After Su Fang died, (RIP Su Fang. If you meet the Baby Whisperer in heaven, tell her I hate her big, stupid book.) Anyway, after Su Fang died, Nanny moved to an apartment and much to my surprise and delight, she offered the piano to my mother. We snatched it up instantly and the piano lessons began not a second later. By the end of the first year of lessons, I was tearing ‘The Happy Farmer’ and ‘God Save the Queen’ a new arse hole. I played that piano every single frigging day. And no one EVER told me to stop. I always made sure to play extra loud when Nanny came over for supper.

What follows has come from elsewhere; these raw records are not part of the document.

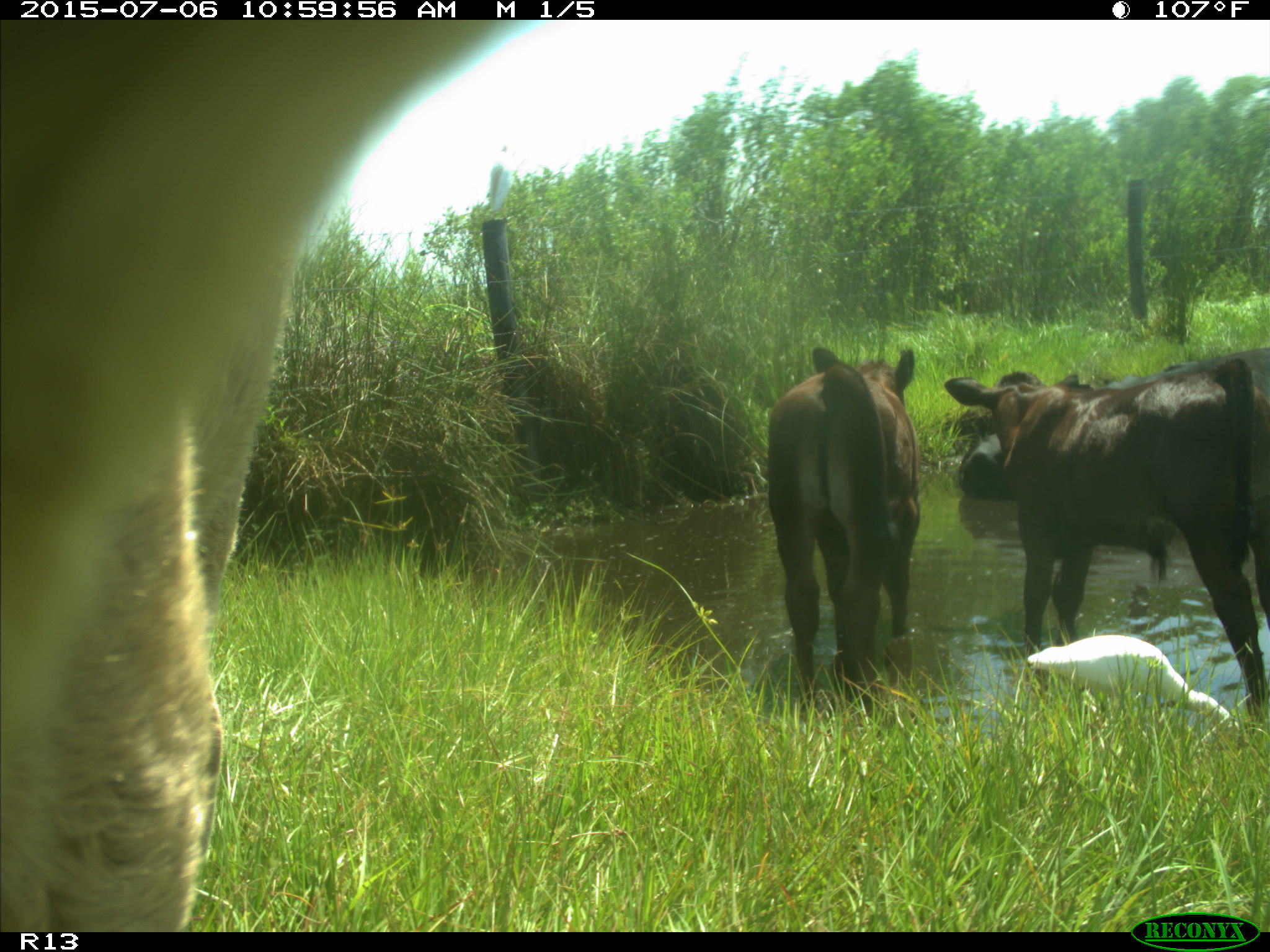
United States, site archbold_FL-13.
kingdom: Animalia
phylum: Chordata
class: Mammalia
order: Artiodactyla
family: Bovidae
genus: Bos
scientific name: Bos taurus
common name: domestic cow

After I moved out of my parent’s place, the piano just became a piece of furniture again. No one played it for a long time. It slowly went out of tune and got worn and rickety. It reminded me of the hunk of wood Su Fang and I used to stare at from the hallway. It was lonely and purposeless. It looked sad. When Husband and I got married, we moved the piano to our place. The plan was to get it properly cleaned and tuned, but we never did. Somehow though, it has come to life again. Someone plays it every day. And The Beast is always there with his little fists of fury waiting to press a key. He then waits for what feels like 100 dog pets before pressing another one, and another one. And I will never tell him to stop. In fact, as I write, I realize he could puke up all 88 keys and down again and I would clean him up, sit him back down again, and yell, ‘Encore, let’s play barf!’